### Passage
I have studied (mainly using computer simulations ;P) a broad range of non-equilibrium systems. Below is a brief summary.
High-performance Stochastic Partial Differential Equation Solvers for Mesoscale Systems
One major challenge problem in computational science is the description of the mesoscale (i.e. length scales of typically 1 micro-meter). These are physical systems which are too large to be effectively simulated by an atomistic description (due to the extreme number of atoms), yet they are too small to be accurately described by existing coarse-grained continuum theories. This leaves many important questions in the fields of microfluidics, nano-technology, and biology open. Most theories for mesoscale systems are governed by stochastic partial differential equations (cf. Fluctuating Hydrodynamics). Here we use AMReX, which is a powerful tool enabling us to construct finite volume schemes for solving partial differential equations. Our algorithms are designed with the next generation of supercomputer in mind.

### Data section
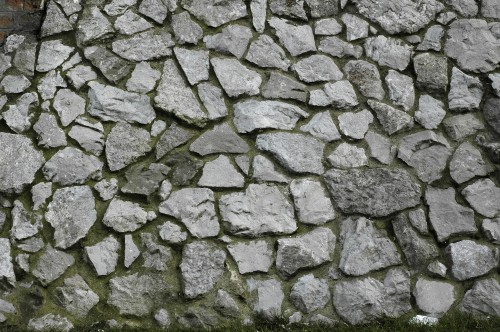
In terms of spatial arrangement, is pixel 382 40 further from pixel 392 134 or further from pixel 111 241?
pixel 111 241

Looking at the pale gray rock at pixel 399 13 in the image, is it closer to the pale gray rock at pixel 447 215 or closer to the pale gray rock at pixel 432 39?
the pale gray rock at pixel 432 39

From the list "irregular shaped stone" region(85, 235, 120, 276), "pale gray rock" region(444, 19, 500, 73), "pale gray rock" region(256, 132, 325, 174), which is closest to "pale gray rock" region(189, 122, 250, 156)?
"pale gray rock" region(256, 132, 325, 174)

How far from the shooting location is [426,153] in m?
4.43

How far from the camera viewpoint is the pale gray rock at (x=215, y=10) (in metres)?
4.62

### Exercise prompt
In the research summary, what tool is used to build finite volume schemes for solving partial differential equations?

### Exercise response
AMReX